● **SUPPLIED TEXT**
_____

October 5, 2021 by Space Coast Credit Union
If you dream of enjoying the Florida waterways in a sailboat, powerboat, motorboat, cabin cruiser, or other boat type of choice, here’s what you should know about financing and the boat loan process. Fortunately, the purchase process is easier than you might think. We’ll take you through the entire process to help you find the best boat loan for you.
Ready to set sail ASAP? Start your loan process and apply for boat financing here
, and you’ll be aboard in no time!
Exploring Requirements: Boat Loans
Applying for boat loans is similar to applying for car, truck, or RV financing with the purchase you make serving as collateral for the loan. First, you’ll look for a boat that meets your needs and fits your budget and then you fill out an application. Typically, you’ll need to make a down payment — perhaps 10% or 20%— although that isn’t universally true. You’ll also need to meet the financial institution’s guidelines for boat loans with the lender typically looking at your income, debts, and credit score. They may also review your job stability and other factors.

_____

● **TO-DO LIST**
• a. Return the part of the boat loan article between "October 5, 2021" and "in no time!", inclusive, with no changes.
• b. Rewrite the records as a JSON list of strings, one string per line, starting at the line that contains "Out of the wooden" and running through the end of the records, inclusive. Skip blank lines, and include only these lines.

[Excerpts of spatial question data]
_____

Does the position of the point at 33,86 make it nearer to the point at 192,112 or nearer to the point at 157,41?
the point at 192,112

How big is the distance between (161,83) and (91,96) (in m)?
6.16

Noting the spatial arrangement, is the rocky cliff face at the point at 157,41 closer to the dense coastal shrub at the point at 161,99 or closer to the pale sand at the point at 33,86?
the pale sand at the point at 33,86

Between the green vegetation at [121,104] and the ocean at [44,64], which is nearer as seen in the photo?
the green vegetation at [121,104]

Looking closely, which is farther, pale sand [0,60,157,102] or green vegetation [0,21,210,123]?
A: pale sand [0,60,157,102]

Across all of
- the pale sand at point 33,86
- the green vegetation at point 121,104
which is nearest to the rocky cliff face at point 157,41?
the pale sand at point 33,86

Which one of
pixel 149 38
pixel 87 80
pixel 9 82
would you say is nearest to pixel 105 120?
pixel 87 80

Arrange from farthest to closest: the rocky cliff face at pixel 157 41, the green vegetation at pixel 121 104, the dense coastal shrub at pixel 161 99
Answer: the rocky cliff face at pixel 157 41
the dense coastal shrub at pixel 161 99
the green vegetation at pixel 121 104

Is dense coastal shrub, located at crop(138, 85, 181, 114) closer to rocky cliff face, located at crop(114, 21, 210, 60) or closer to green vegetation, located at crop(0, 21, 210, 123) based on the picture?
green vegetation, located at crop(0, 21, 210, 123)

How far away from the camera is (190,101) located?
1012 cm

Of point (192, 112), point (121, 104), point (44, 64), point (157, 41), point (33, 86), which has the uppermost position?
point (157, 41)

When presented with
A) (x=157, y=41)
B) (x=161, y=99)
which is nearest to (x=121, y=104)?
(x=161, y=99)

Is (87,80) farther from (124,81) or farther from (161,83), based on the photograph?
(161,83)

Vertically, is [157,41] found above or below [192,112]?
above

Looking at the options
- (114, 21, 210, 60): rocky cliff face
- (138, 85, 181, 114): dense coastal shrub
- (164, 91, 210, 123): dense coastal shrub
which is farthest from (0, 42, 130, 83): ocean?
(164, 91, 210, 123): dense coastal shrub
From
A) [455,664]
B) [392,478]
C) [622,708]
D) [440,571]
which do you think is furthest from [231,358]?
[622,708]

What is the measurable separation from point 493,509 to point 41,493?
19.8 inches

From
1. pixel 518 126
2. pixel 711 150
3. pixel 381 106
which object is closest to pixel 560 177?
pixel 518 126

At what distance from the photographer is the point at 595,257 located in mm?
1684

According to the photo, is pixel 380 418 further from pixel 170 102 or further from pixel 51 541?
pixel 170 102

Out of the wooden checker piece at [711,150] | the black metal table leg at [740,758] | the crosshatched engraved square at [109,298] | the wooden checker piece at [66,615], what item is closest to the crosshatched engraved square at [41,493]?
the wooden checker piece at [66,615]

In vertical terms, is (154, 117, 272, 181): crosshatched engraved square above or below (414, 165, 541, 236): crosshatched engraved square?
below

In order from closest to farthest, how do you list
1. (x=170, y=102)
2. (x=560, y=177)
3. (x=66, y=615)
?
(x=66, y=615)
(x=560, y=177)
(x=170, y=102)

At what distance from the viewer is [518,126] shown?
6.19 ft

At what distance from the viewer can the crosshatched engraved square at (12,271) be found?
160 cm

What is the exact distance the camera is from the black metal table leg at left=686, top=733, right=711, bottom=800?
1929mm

_____

● **THE SOLUTIONS**
• a.
October 5, 2021 by Space Coast Credit Union
If you dream of enjoying the Florida waterways in a sailboat, powerboat, motorboat, cabin cruiser, or other boat type of choice, here’s what you should know about financing and the boat loan process. Fortunately, the purchase process is easier than you might think. We’ll take you through the entire process to help you find the best boat loan for you.
Ready to set sail ASAP? Start your loan process and apply for boat financing here
, and you’ll be aboard in no time!

• b.
[
  "Out of the wooden checker piece at [711,150] | the black metal table leg at [740,758] | the crosshatched engraved square at [109,298] | the wooden checker piece at [66,615], what item is closest to the crosshatched engraved square at [41,493]?",
  "the wooden checker piece at [66,615]",
  "In vertical terms, is (154, 117, 272, 181): crosshatched engraved square above or below (414, 165, 541, 236): crosshatched engraved square?",
  "below",
  "In order from closest to farthest, how do you list",
  "1. (x=170, y=102)",
  "2. (x=560, y=177)",
  "3. (x=66, y=615)",
  "?",
  "(x=66, y=615)",
  "(x=560, y=177)",
  "(x=170, y=102)",
  "At what distance from the viewer is [518,126] shown?",
  "6.19 ft",
  "At what distance from the viewer can the crosshatched engraved square at (12,271) be found?",
  "160 cm",
  "What is the exact distance the camera is from the black metal table leg at left=686, top=733, right=711, bottom=800?",
  "1929mm"
]